Switch "uppermost" to "highest" in the part of the records that opens with the line containing "What distance does" and closes with the line containing "How distantly positioned", and give back only those lines with nothing else changed.

--------

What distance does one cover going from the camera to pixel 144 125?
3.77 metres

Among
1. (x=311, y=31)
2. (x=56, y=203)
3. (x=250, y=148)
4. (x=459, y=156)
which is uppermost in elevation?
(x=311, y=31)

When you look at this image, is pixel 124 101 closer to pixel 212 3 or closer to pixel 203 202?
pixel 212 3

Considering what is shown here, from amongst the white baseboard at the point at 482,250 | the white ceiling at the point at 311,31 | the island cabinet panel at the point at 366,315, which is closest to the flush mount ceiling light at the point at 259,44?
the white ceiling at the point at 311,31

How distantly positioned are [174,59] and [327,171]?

--------

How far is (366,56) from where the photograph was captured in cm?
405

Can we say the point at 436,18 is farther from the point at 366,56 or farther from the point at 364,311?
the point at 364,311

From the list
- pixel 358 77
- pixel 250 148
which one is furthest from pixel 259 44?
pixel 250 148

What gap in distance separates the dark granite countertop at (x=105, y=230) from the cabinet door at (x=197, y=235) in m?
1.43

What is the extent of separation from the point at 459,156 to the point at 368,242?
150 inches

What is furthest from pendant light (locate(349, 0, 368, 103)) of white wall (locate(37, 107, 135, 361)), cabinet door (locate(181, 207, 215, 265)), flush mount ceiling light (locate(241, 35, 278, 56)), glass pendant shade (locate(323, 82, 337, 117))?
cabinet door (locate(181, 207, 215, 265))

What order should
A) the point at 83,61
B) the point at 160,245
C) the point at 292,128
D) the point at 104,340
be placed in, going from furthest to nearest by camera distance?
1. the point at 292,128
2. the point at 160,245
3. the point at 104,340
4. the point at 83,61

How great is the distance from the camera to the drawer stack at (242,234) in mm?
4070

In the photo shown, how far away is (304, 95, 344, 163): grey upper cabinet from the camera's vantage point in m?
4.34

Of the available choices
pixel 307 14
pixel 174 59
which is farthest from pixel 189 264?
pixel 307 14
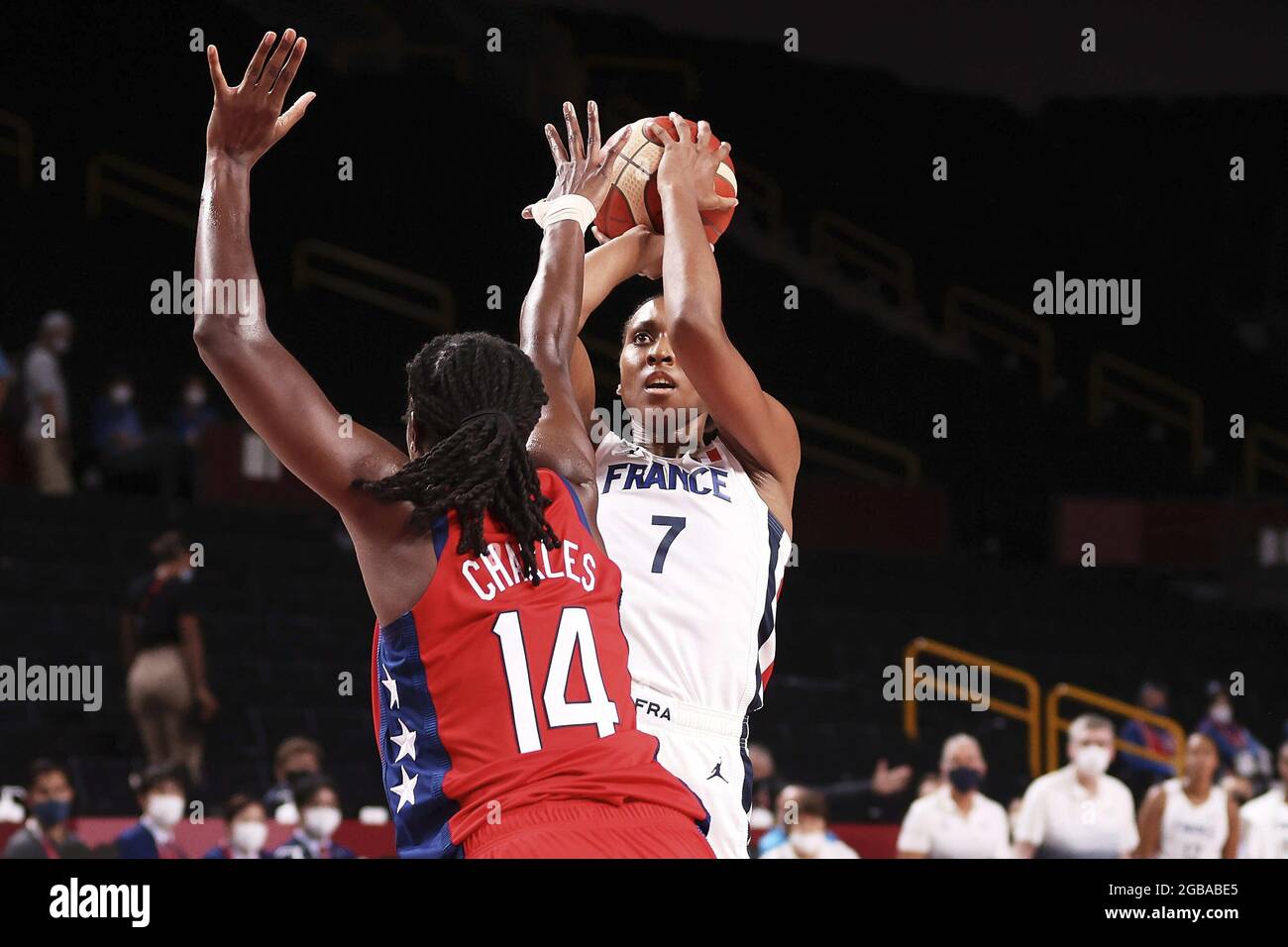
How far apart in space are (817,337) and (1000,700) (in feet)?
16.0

--------

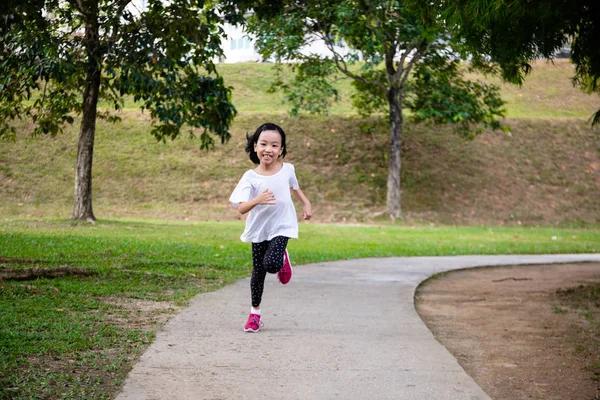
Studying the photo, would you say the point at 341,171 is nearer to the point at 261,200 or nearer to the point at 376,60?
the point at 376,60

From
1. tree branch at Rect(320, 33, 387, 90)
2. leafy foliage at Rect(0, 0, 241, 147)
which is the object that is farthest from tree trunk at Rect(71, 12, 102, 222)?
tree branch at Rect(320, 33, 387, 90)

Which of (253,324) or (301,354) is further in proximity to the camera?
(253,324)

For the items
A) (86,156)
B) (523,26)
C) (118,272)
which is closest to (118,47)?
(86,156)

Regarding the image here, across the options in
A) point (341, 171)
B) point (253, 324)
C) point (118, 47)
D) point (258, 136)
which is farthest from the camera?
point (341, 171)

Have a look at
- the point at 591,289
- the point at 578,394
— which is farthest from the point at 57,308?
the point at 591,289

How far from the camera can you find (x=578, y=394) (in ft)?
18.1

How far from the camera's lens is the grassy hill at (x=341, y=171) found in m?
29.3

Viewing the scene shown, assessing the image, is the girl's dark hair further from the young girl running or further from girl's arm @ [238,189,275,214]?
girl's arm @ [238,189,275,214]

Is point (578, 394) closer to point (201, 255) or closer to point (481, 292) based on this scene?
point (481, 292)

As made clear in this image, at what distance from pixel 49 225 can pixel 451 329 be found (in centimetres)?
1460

--------

*RESPONSE*.
What distance does one cover going from the camera to pixel 144 125?
3.77 metres

Among
1. (x=311, y=31)
2. (x=56, y=203)
3. (x=250, y=148)
4. (x=459, y=156)
which is highest in elevation?
(x=311, y=31)

When you look at this image, is pixel 124 101 closer to pixel 212 3 or closer to pixel 203 202?
pixel 212 3

Considering what is shown here, from amongst the white baseboard at the point at 482,250 | the white ceiling at the point at 311,31 | the island cabinet panel at the point at 366,315, which is closest to the flush mount ceiling light at the point at 259,44?
the white ceiling at the point at 311,31

How distantly positioned are [174,59] and [327,171]?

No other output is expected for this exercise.